The taxes were on flat-rate access charges for wireless calling plans, Schneiderman's office said.

The attorney general's lawsuit, filed in New York State Supreme Court in Manhattan, requires Sprint to pay three times its underpayment of more than $100 million, plus penalties if found liable.

Schneiderman noted that all of Sprint's competitors, including Verizon, AT&T, T-Mobile and MetroPCS, have followed the letter of the law regarding the taxes.

"By deliberately evading sales taxes, Sprint cost state and local governments over $100 million that could have been used for critical services and much needed resources that our state and its citizens need given the challenging economic times we are in," he said in a statement.

"The message of our office is clear -- tax dodging is not acceptable and we will use every tool in our arsenal to make sure that taxpayers' money is protected, and that honest businesses and consumers are not placed at a disadvantage for collecting and paying their fair share of taxes."

New York tax law has required -- since 2002 -- that mobile phone companies like Sprint collect and pay sales taxes on the full amount of their monthly access charges for their calling plans.

For example, when a customer pays Sprint a fixed monthly charge of $39.99 for 450 minutes of mobile calling time, the law requires the company to collect and pay sales taxes on the entire $39.99.

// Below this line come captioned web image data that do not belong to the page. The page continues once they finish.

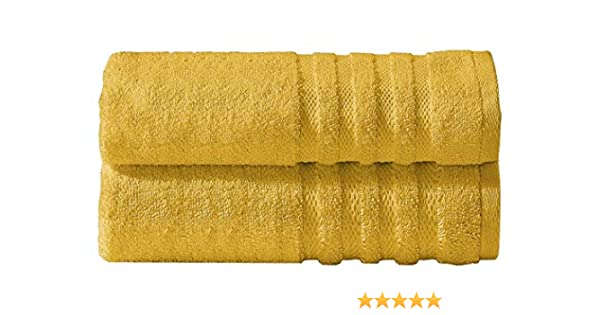 Divine Textiles - Juego de toallas (algodón egipcio, 600 g/m² ...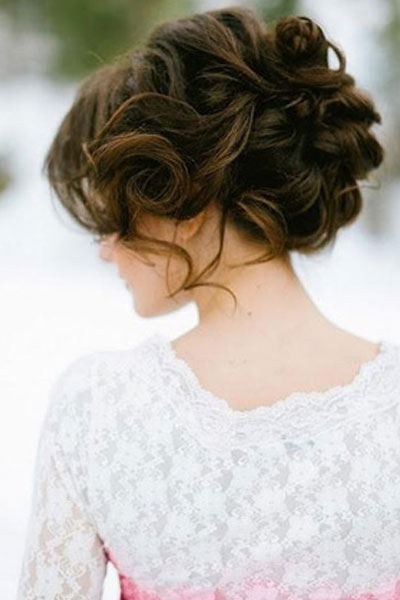 Elegant hairstyles for the bride (6)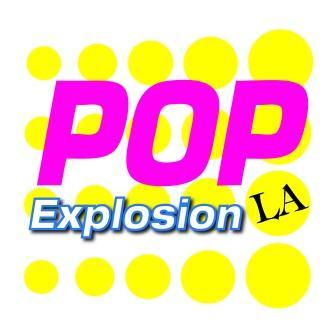 POP EXPLOSION L.A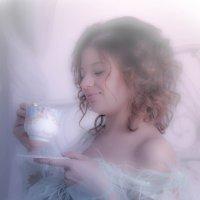 В ожидании малыша....(будущая мама) :: Оксана Кузьмина
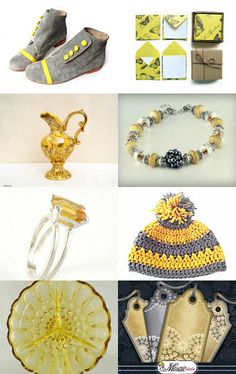 Sunshine  by Sharon Thurman on Etsy--Pinned with TreasuryPin.com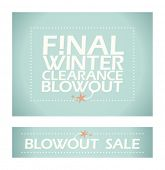 Final winter clearance banners in retro style.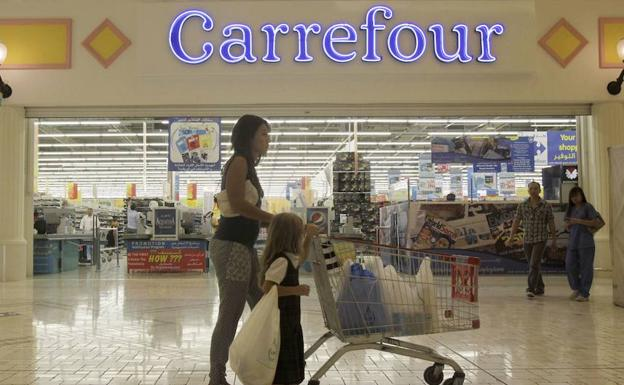 Carrefour./Reuters.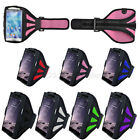 For Samsung Galaxy S3/4/5 Note2/3/4 Sports Jogging Running Armband Arm Holder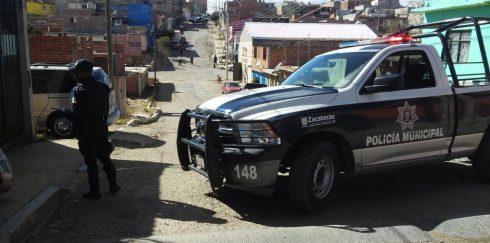 Agreden a hombre en la colonia La Toma, en Zacatecas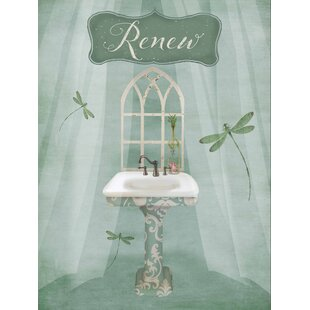 Vintage Bathroom Inspired Renew Green Sink By Beth Albert Graphic Art Print On Wrapped Canvas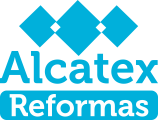 Alcatex Reformas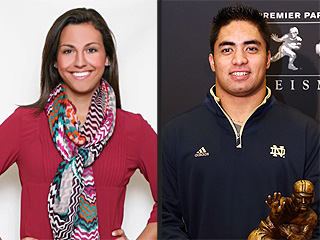 Manti Te'o's Real Ex-Girlfriend Speaks Out: He Was the Victim of a Hoax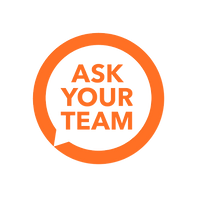 AYT_Logo_Orange.png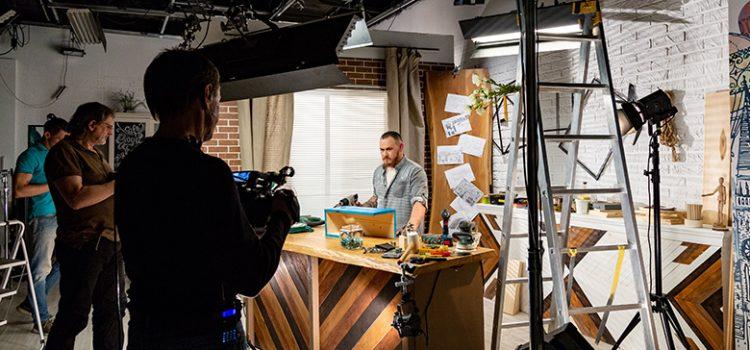 Filmproduktion Phase 3 - Dreharbeiten
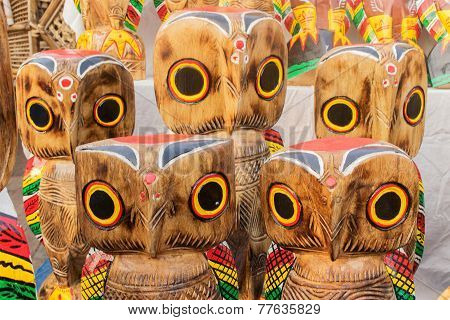 Wooden Owls , Indian Handicrafts Fair At Kolkata
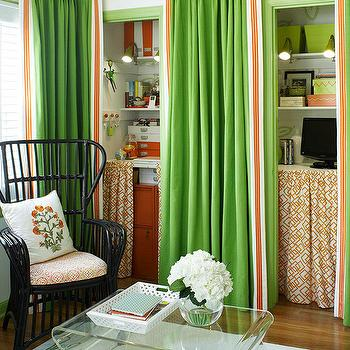 BHG - living rooms - apple green, granny smith apple green, green and orange, green and orange curtains, green and orange drapes, hidden office, office nook, hidden office nook, green and orange office, orange and green office, skirted table, skirted desk, geometric skirted desk, geometric skirted table, orange skirted desk, orange skirted table, orange geometric skirted desk, orange geometric skirted table, acrylic coffee table, black office chair, black wicker office chair, green door moldings, green crown molding, green curtains, green drapes, Adair Acrylic Coffee Table,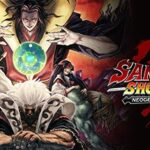 Samurai Shodown Neogeo Collection Free Download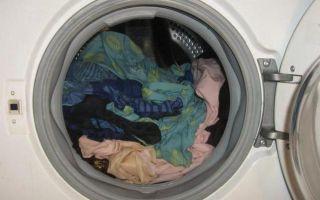 Что делать, если стиральная машина зависла на стирке или отжиме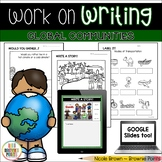 Work on Writing - Global Communities
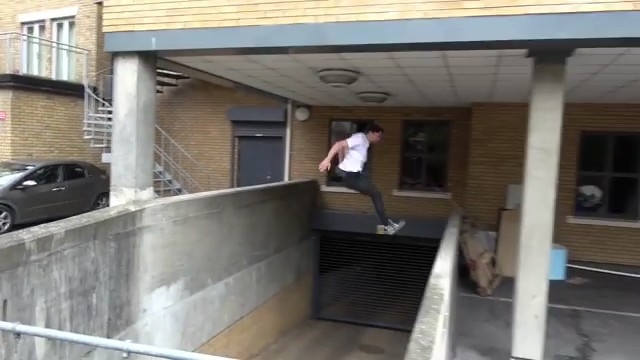 Parkour is not everyone... watch these guys leap and risk death 💀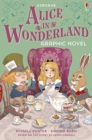 Alice in Wonderland Graphic Novel - Book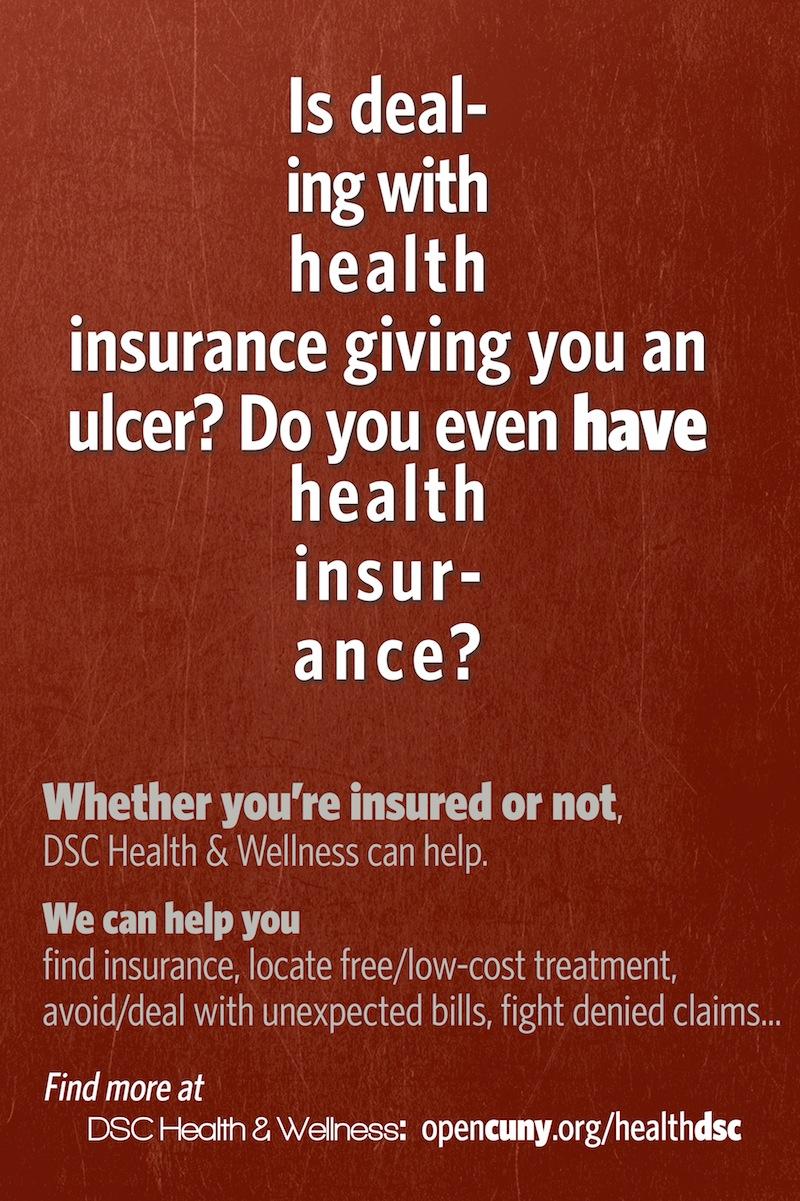 dsc health  u0026 wellness posters series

According to Schneiderman's 30-page complaint, Sprint illegally failed, starting in 2005, to collect and pay taxes on an arbitrarily set portion of its revenue from these fixed monthly access charges.

In order to do so, the attorney general argues that the company "repeatedly and knowingly" submitted false records and statements to state tax authorities.

As a result of the company's decision not to collect and pay the taxes -- which Schneiderman contends Sprint did to obtain an advantage over competitors -- its underpayment is growing by about $210,000 every week, more than $30,000 a day, according to his office.

The attorney general's complaint also seeks to protect Sprint's current customers, of whom the company "falsely marketed" its wireless calling plans, he said.

Sprint, Schneiderman explained, promised its customers that it would collect and pay the correct amount of sales taxes on their behalf.

According to the Attorney General's Office, the lawsuit is the first ever tax enforcement action filed under the New York False Claims Act.

The act is considered one of the state's most powerful civil fraud enforcement tools because it allows whistleblowers and prosecutors to take legal action against companies or individuals that defraud the government.

Fraudsters found liable under the act must pay triple damages, penalties and attorneys' fees.

Twenty-nine states and the federal government have passed False Claims acts, but only New York's expressly covers tax fraud.

According to Schneiderman's office, its investigation of Sprint started with a whistleblower lawsuit, or qui tam action, filed in the state Supreme Court in March last year.

By filing his complaint Thursday, the attorney general has taken over the action from the whistleblower on behalf of the state's taxpayers.

Sprint told The Associated Press that Schneiderman's lawsuit is "without merit."